Sevgili anneciğimin bir lafı var: “Kıçını küçük taşla silme, elin bok olur”. Ben onun gibi çelebi olamadım. Bu yazı da hamlığımın mahsulü olsun.
Belen hakkında daha önceden yazmıştım. Hülya Avşar’ın GSF görmüş hali. İkisi de güçlerini, imtiyazlarını, kimliklerini onlara bahşedilmiş olan güzellik üzerine imar etmişler. Kılıçdaroğlu 7-8 sene evvel yine Hülya Avşar’a çatmış, “yalakadan sanatçı olmaz” kabilinden bir şeyler söylemişti de kadın kendisini “31 yıllık sanat hayatımdan şüphem yok” diye savunmuştu. Yani ‘sanat hayatının’ miladı olarak 1983’ü işaret ediyor. Güzellik yarışmasında birinci seçildiği yıl. 50 küsur filmde oynadı, 9 tane albüm yayınladı, sunuculuk yaptı, jüri oldu… Tüm bunları işlenmemiş, ham güzelliğine borçlu. Bakınız saf veya lekesiz demiyorum; ham, işlenmemiş. Zahmetsizce, kendiliğinden, olduğu haliyle güzel. Her güzellik böyle değildir. Mesela Lou Andreas-Salomé. Kendi güzelliğini inşa etmiş bir kadın. Yüzüne bakınca anlıyorsun insan yüzünün bir özne olduğunu. Hülya Avşar veya Belen’e bakınca özne değil nesne görüyorsun. Öyle cılız, cansız ve kimlikten yoksun bir özne ki yüzünde bile okuyamıyorsun. Kimlik onda varlığının cevheri değil de bir ek sanki. Güzelliğine iliştirilmiş bir ek. Kendini beğenmişliği bile yakıcı değil. Bir zamanlar Luciana Avedon vardı. Prenses Pignatelli diye bilinir. İlginç bir tipti. Şöyle bir demecine rastladım:
“Her yüzyılda birkaç defa büyük bir doğal güzellik doğar. Ben onlardan biri değilim. Ama ben, doğanın eksik bıraktığını tamamladım - o kadar ki, zaman zaman neyin gerçek neyin yapay olduğunu bile hatırlayamıyorum.”

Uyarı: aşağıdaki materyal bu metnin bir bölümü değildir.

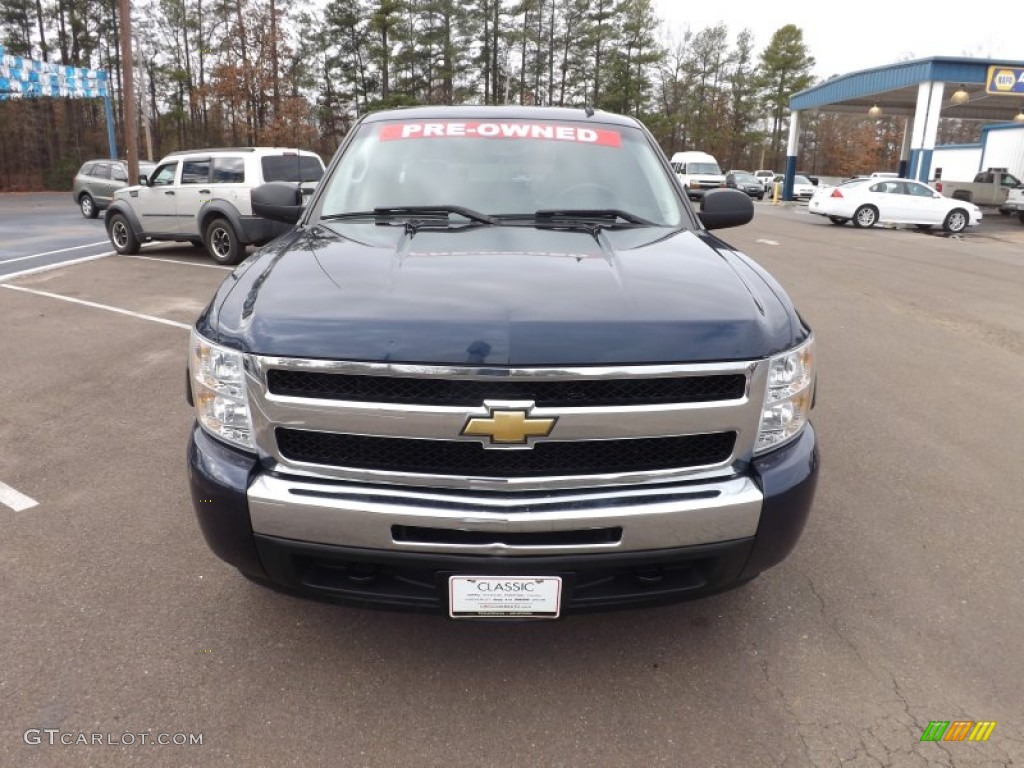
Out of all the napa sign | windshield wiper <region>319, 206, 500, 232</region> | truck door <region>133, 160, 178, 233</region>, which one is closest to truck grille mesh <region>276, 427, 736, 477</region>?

Eksik olan güzelliğini “tamamlamış”. Yamalı bir güzellik. İlginç bulduğum kısım Prenses’in oyunculuk, şarkıcılık, akıl hocalığı falan gibi işlere hiç bulaşmayıp, kendini mücevherata, kozmetiğe, güzellik sanayisine adaması. Kitap falan da yazdı ama onlar bile güzellikle ilgili; The Beautiful People's Beauty Book, The Beautiful People's Diet Book vs… İhtiyacı olan parayı da zengin sevgililerden ve eşlerden temin etti. Sonra? Yaşlandı. Zengin sevgili bulamaz oldu. Para iyice suyunu çekti çünkü ne kitapları okunuyordu, ne tasarladığı mücevherler beğeniliyordu ne de kozmetik ürünleri satılıyordu. Avucuna osurup elini kokladığı yıllar gelmişti. Uyku hapıyla intihar etti. Ardında bıraktığı notta “yaşlı ve parasız olmaya dayanamam” yazıyordu. Bu kadın için güzellik uğrunda cenk ettiği bir ülkü. Yaşadığı hayattan belli. Belen öyle de değil. Başkalarının ona meftun oluşuna razı gelmiş, onların biadlarını açgözlülükle, oburca tıkınan, içgörüsüz, şımarık bir züppe. “Fatmagülün Yengesi mahlaslı ucube”…
Ucube: Şaşılacak denli çirkin olan, çok acayip şey.
TDK öyle demiş. Ölçüsü, kıstası, dağarcığı güzellikle sınırlı. Kendi güzelliğiyle sınırlı. Ucu bucağı belli olan, tezgaha konabilen, bayatlayabilen, dar ufuklu bir nesne bu güzellik. Kavram değil. Belen’in güzellikle, güzellik kavramıyla bir bağı yok. O, kendi güzelliğiyle meşgul. Onu newsletterima abone yapmışım. Daha evvel Ekşi’ye de yazmışım. Garip garip hesaplar açıyor, peşini bırakmıyorum belli ki. Benim bildiğim kadarıyla iki tane hesabım var; biri Ekşi Sözlük’te öteki de aha buradaki. İkisinde de aynı şeyleri yazıyorum zaten. Yazdıklarımı muhataplarına iletmeyi münasip buldum. Yazılarımı değersiz bulabilirler, ilgilerini çekmeyebilir, rahatsız olabilirler… Abonelikten çıkarlar olur, biter. Fakat yargılarımı çürük çarık bulan ve yazdıklarımdan rahatsız olan birisi niçin tüm yazılarımı döne döne defalarca okur anlayamıyorum.
Abla çok takılıyorsun bunlara, boşver elin kızını ya. Müzikolojiye boğ bizi.